I know what I am talking about. I took this quiz on American politics a friend posted on Facebook and I aced it. 100% correct. I am told only one in fifty quiz takers do so well. They said I am a genius. I must know what I am talking about. Armed with such impressive credentials, then, I tell you I am optimistic about our political future.
A long time ago we survived the 12-year succession of Zachary Taylor, Millard Fillmore, Franklin Pierce, and James Buchanan. We ended it with someone named Abraham Lincoln. I believe the nation and the system that survived Warren G. Harding and Richard M. Nixon will make it through the vulgarity of a Donald Trump presidency or the corruption of a Hillary Clinton presidency.
I do not believe either of this year’s major party candidates will usher in the end of American life as we have known it. And, yes, I believe both are among the most seriously flawed candidates we have seen in our long history. Despite our sad choices, the election is important; we should vote, and “none of the above” is a legitimate vote, but not showing up to vote doesn’t count as a vote.
Optimism is choosing to look at things in a positive light. Optimism is not denial, which simply refuses to look at things, preferring a fantasy to reality. Optimism is an informed choice. I choose to be optimistic about the American political future. But, looking at things, even as an optimist, we see a tough time ahead. It will take time and hard work to make our way through and past the things this dismissal election represents.
By the way, don’t put much stock in my optimism. It’s just my choice, even though I did score 100% on that Facebook quiz.
Hope is altogether different from optimism. Hope is not a choice, it is a gift. The New Testament word translated as hope means expectation, confidence, trust. There is a sense of security and guarantee about hope that is not dependent on how I happen to see things. In fact, biblical hope is rooted in things unseen.
Writing to his friends in Rome, those living in very center of a vulgar and corrupt system, the Apostle Paul says we are to rejoice in hope. He goes on, “Not only that, but we rejoice in our sufferings, knowing that suffering produces endurance, and endurance produces character, and character produces hope, and hope does not put us to shame, because God’s love has been poured into our hearts through the Holy Spirit who has been given to us.” (Romans 5:2-5 ESV)
Elections have consequences. We are foolish to imagine a party platform eliminating suffering, and few even reduce it; some shift it. Sometimes people suffer as a consequence of the choices we make on election day. Elections have consequences and even my optimism about the American system asks first that we do as little harm as possible and then, maybe, that we might do something good to alleviate the suffering of those who know injustice and whose share of our bounty is small.

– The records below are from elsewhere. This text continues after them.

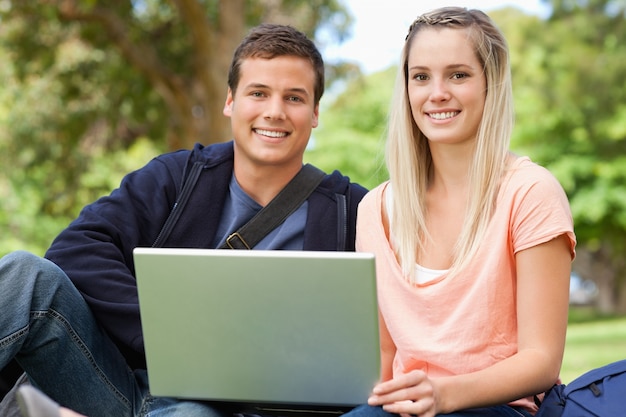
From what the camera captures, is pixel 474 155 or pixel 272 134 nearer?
pixel 474 155

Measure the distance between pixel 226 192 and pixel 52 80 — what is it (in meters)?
10.1

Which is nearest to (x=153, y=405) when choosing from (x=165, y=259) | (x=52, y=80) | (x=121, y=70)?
(x=165, y=259)

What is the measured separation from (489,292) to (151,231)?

Hope goes where optimism fails. Hope walks right into the middle of suffering. The word used to describe suffering is broad enough to encompass the personal and the political; it stretches from a hospice center where a loved one lives her final days to Aleppo in Syria or Mosul in Iraq. Hope is not just a way of looking at things, of positive take-aways from the hospice center or the beleaguered city.
Hope is powerful gift, the product of a divine alchemy, the ingredients of which are suffering, endurance and character. But it involves more than suffering, endurance, and character boiling in a cauldron of tough times. The catalyst for the miracle of hope is, as Paul says, God’s love poured into our hearts through the Holy Spirit who has been given to us.
Hope is not our desire for things to get better, it is God’s promise that all things are working to his glory and for our good. It is about a “yet to come,” finally, that he, Christ, will come and with his coming all things made new. Hope is also about an “already here,” God’s love already poured into our hearts through the gift of his own Holy Spirit. God is there with his people in the hospice center and in worst places of Aleppo and Mosul. Hope comes from God’s love. We endure suffering and character grows, hope sustains us, because God has poured his love into our hearts.
We remember no more dismal election than this. It is a choice between vulgarity and corruption where “none of the above” may be the best we can do. However discouraging the choice, though, please, go vote and take a little optimism with you when you do. We made it through Warren G. Harding.
After we have voted, there is a still a gift waiting to be opened. Receive hope. Open the gift of God’s love.